Project

Profile

Help

Task #3121

closed

Simplify tracking of worker 'online' state

Added by dalley over 6 years ago. Updated over 4 years ago.

Status:
CLOSED - CURRENTRELEASE
Priority:
Normal
Assignee:
Category:
-
Sprint/Milestone:
Start date:
Due date:
% Done:

100%

Estimated time:
Platform Release:
Groomed:
Yes
Sprint Candidate:
Yes
Tags:
Sprint:
Sprint 34
Quarter:

Description

The "online" state of worker is currently dependent on two factors. The 'online' field, present on the Worker model, and also whether the last recorded heartbeat is within the timeout interval (30 seconds) of the present time. These two conditions are set in multiple different places, and the online status of the worker based upon those two values is evaluated in multiple different places.

I propose a few different changes to DRY this up.

The canonical reference for whether a worker is online (based on the multiple different criteria) should be a property on the worker model named "online". The field currently named "online" should be renamed to "gracefully_stopped". The "online" property should then check both the current-ness of the timestamp as well as the "gracefully_stopped" field The worker serializer should be updated to include both of these. Currently there exist several parts of the code which set or reference the "online" field, and these should be removed.

The "gracefully_stopped" field should be True only when the worker is shutdown via normal procedures. During operation, and after a hard-kill (e.g. OOM), this value should be false. The default value of this field should be "True", and it should be updated to "False" whenever "save_heartbeat()" is called for that worker, so that the value will be set to "False" during normal operation. It should be set to True as part of the shutdown sequence for the worker.


Related issues

Related to Pulp - Story #3143: As an authenticated user, I can filter workers.CLOSED - CURRENTRELEASEdalley

Actions
Actions #1

Updated by dalley over 6 years ago

  • Tags Pulp 3 added
Actions #2

Updated by dalley over 6 years ago

  • Description updated (diff)
Actions #3

Updated by bmbouter over 6 years ago

This story is well written, and the 'is_online' property changes all make perfect sense.
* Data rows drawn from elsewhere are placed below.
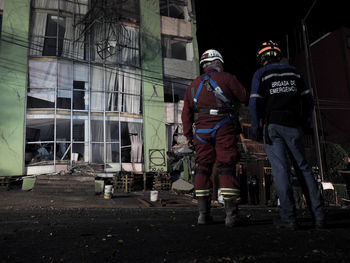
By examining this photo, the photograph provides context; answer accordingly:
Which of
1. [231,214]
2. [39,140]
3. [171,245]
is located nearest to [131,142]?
[39,140]

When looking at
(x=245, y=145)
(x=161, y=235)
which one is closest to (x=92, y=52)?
(x=245, y=145)

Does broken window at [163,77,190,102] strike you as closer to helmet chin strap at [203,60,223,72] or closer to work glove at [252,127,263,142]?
helmet chin strap at [203,60,223,72]

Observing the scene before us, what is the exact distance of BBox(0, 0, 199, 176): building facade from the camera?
1524 cm

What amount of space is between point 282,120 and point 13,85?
631 inches

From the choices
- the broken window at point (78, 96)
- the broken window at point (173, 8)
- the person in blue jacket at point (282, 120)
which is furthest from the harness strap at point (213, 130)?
the broken window at point (173, 8)

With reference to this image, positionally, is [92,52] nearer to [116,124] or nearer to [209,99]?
[116,124]

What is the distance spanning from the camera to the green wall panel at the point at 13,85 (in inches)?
577

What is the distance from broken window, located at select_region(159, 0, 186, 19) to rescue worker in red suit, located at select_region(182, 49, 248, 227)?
19078 millimetres

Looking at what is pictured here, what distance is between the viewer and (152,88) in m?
18.8

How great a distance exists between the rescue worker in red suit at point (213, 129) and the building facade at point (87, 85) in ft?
44.2

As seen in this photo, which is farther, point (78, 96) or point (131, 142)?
point (131, 142)

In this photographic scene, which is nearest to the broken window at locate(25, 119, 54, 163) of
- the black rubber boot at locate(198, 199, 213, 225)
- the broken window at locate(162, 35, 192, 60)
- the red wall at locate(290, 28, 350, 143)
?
the broken window at locate(162, 35, 192, 60)

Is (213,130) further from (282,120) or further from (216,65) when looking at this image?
(216,65)

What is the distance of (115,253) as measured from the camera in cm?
180
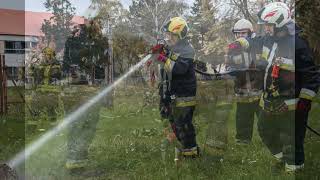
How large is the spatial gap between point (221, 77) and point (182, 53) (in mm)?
374

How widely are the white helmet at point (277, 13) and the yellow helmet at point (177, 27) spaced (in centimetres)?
64

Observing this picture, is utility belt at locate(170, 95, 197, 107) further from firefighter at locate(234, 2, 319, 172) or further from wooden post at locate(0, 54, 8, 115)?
wooden post at locate(0, 54, 8, 115)

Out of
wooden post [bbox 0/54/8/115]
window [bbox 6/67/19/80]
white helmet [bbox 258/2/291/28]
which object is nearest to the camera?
white helmet [bbox 258/2/291/28]

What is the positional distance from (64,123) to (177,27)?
1.28 metres

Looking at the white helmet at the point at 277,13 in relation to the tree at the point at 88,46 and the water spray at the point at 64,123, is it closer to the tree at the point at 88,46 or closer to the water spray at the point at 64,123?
the water spray at the point at 64,123

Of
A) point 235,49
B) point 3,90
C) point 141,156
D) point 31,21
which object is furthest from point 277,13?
point 3,90

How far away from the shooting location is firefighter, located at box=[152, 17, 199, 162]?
4020mm

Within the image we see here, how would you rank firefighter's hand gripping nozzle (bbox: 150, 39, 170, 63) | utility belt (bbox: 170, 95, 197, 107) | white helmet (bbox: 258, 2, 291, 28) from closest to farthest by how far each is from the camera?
white helmet (bbox: 258, 2, 291, 28) < firefighter's hand gripping nozzle (bbox: 150, 39, 170, 63) < utility belt (bbox: 170, 95, 197, 107)

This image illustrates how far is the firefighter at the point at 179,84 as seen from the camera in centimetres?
402

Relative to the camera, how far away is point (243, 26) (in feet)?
13.3

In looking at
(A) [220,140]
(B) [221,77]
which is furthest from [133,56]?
(A) [220,140]

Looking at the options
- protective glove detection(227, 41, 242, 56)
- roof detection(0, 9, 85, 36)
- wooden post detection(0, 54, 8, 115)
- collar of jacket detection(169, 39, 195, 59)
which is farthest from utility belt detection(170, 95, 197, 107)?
wooden post detection(0, 54, 8, 115)

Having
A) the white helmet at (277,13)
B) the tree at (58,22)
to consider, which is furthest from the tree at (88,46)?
the white helmet at (277,13)

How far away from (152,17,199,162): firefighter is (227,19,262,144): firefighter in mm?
363
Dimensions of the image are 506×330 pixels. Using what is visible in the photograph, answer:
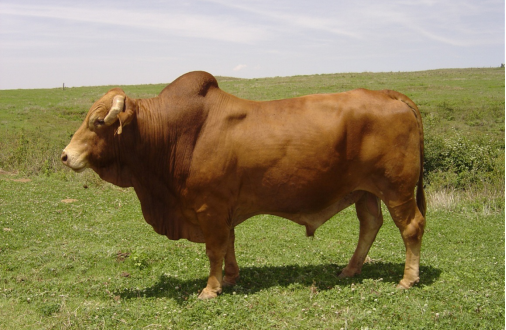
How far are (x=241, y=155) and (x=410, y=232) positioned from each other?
2.56 meters

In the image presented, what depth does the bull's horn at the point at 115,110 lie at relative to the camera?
18.6ft

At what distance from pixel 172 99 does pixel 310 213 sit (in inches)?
97.2

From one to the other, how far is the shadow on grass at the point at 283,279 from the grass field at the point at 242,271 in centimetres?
2

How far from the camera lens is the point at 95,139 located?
19.6 feet

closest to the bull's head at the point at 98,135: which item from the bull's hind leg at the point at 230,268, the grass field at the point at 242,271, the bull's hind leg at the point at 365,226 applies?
the grass field at the point at 242,271

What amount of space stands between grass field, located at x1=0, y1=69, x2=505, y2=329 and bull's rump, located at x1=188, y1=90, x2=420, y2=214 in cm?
131

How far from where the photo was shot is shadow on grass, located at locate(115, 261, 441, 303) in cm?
632

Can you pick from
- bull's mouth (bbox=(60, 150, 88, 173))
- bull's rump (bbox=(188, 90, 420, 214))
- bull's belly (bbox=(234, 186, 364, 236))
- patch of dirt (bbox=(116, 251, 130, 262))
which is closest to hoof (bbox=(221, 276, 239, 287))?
bull's belly (bbox=(234, 186, 364, 236))

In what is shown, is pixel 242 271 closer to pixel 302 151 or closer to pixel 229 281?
pixel 229 281

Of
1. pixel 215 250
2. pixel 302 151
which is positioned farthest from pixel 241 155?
pixel 215 250

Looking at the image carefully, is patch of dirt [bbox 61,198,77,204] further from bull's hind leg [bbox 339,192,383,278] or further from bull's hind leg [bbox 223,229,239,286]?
bull's hind leg [bbox 339,192,383,278]

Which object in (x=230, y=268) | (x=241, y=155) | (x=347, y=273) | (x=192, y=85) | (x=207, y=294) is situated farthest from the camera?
(x=347, y=273)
In terms of keeping the 'online' boolean itself that is really just for the graceful shutdown case right? If we got rid of it entirely the only issue users would have is that when shutting down a worker gracefully is_online would show True for an additional 30 seconds right?

Actions #4

Updated by dalley over 6 years ago

That's my understanding, yes

Actions #5

Updated by dalley over 6 years ago

Actually, there is another scenario. When a worker first goes offline we probably want to log some message about it. If this happens in a non-gentle way, we need some way to distinguish the workers which are supposed to be online (but not heartbeating) apart from the others so that we can print a message once, and only once, since we are keeping the old worker records around instead of deleting them. This would be accomplished by setting online=False after logging the message.

Actions #6

Updated by bmbouter over 6 years ago

Having the 'is_online' and 'online' will be confusing for developers. What about renaming 'online' to be 'gracefully_shutdown' which we could record to True during graceful shutdown and set to False in all other places? It would also be included in the viewset and would be user read-only. I like that better because it creates more value (knowledge) for the user and solves the user case.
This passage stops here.